### Source passage

The release of the proposed rules on March 21, 2022, triggered an outpouring of comments, which required the SEC to extend the comment period once and then reopen it after a technical glitch resulted in comments submitted online not being received. More than 24,000 comments were received, including a last-minute flurry of 8,100 comments in the 72 hours preceding the commission’s meeting, Gensler reported during a post-meeting press call.

In his opening remarks at the meeting, Gensler noted that 90% of companies in the Russell 1000 “are publicly providing climate-related information,” and close to 60% also are providing public information on their GHG emissions. The Russell 1000 is a Seattle-based stock index covering 1,000 of the largest companies in the United State.

However, these disclosures often are made in corporate sustainability reports, not standard SEC filings, Gensler said. Integrating climate-risk information into SEC filings “will help make them more reliable. There are standard controls and procedures for filings, unlike for sustainability reports.”

Gensler also stressed that the SEC and all its rules are “merit-neutral,” and in this case, “that means we’re neutral about climate,” he said during the press call. “You can use this disclosure … to sell something that’s a green asset or buy it.

“We’re agnostic with regard to climate risk. We’re also agnostic on how companies manage climate risk,” he said. “We’re not agnostic about disclosure of material risk.”

Reflecting that neutrality, the 886-page final rule carefully avoids even mentioning climate change, referring throughout to “climate-related risk.”

The Split Vote

But the 3-2 vote signaled a clear ideological split on the commission, with Commissioners Caroline Crenshaw and Jaime Lizárraga joining Gensler with votes to approve, and Commissioners Hester Peirce and Mark Uyeda in opposition.

Peirce slammed the final rule as fundamentally flawed due to “its insistence that climate issues deserve special treatment and disproportionate space in commission disclosures and managers’ and directors’ brain space, because the commission fails to justify that disparate treatment.

“The rules’ anticipated benefits do not outweigh the costs,” she said. “Proponents of a commission climate rule hope that it will yield more accurate, comparable and complete climate disclosures. If we do not look at it too closely, the final rule may appear to fulfill these hopes, but a closer inspection brings us crashing back to the reality that many climate disclosures are high-price guesses about the present and future.”

Peirce also said the changes in the final rule were so substantive the commission should have reproposed it and once again gathered public comment.

Uyeda was equally critical, arguing that the rule represents regulatory overreach and “is the culmination of efforts by various interests to hijack and use the federal securities laws for climate related goals. In doing so, they have created a roadmap for others to abuse the commission’s disclosure regime to achieve their own political and social goals. …

“The result is using disclosure not as a tool to aid investors but to bypass Congress to achieve political and social change without the corresponding accountability to the electorate,” he said. “The commission is a securities regulator without statutory authority or expertise to address political and social issues.”

######
### Data excerpt

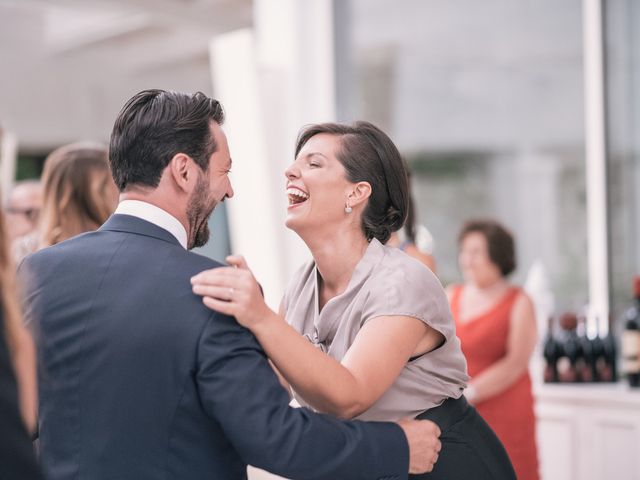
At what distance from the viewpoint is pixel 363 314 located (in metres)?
1.83

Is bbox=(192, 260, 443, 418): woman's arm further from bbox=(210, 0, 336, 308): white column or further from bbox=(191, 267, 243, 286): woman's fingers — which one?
bbox=(210, 0, 336, 308): white column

######

Task prompt: According to the passage on the SEC climate disclosure rule, how many comments did the SEC receive on the proposed rules?

The response: More than 24,000 comments.